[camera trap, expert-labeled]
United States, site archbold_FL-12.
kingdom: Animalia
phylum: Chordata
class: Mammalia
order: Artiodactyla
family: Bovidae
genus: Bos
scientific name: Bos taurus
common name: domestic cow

# # # # #

GOAL OF THE EXERCISE ▸
Copy out each record above exactly, leaving nothing out.

RESULT OF THE TASK ▸
[camera trap, expert-labeled]
United States, site archbold_FL-12.
kingdom: Animalia
phylum: Chordata
class: Mammalia
order: Artiodactyla
family: Bovidae
genus: Bos
scientific name: Bos taurus
common name: domestic cow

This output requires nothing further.